Instructions for the task: Count how many lines in the following data hold the word "Gallery". Your answer is the number and nothing else.

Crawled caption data
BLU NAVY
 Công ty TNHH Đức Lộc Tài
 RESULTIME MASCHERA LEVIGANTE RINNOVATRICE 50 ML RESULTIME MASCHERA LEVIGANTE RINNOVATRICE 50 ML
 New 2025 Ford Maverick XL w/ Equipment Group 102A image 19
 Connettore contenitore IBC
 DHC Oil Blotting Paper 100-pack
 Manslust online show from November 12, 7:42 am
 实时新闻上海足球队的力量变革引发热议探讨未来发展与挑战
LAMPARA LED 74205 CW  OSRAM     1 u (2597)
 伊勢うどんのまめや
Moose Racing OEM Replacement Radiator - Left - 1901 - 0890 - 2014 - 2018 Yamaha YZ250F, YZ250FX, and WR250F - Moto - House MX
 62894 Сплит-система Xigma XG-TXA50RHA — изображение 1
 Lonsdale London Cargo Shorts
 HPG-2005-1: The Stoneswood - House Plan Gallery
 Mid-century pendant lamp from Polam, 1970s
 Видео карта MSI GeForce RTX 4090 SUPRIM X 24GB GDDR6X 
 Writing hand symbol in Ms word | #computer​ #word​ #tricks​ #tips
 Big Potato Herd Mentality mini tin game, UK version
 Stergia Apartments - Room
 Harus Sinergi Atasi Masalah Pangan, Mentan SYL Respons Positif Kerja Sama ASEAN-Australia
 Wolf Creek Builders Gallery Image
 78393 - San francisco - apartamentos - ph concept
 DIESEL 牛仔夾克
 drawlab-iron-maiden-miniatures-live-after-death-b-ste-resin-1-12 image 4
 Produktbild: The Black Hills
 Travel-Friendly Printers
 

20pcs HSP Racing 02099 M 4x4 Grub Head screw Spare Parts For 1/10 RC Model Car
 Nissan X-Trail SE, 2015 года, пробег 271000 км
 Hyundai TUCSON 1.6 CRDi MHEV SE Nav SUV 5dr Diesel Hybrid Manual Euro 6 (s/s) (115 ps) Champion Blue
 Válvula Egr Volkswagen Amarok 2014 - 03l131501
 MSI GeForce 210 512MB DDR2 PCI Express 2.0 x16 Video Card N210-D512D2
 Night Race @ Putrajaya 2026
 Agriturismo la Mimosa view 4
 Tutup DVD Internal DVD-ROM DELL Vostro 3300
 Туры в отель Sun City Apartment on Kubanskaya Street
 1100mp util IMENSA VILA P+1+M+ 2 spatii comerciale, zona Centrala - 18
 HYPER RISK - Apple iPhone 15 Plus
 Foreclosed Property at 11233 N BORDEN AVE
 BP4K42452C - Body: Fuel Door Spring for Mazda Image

The answer: 2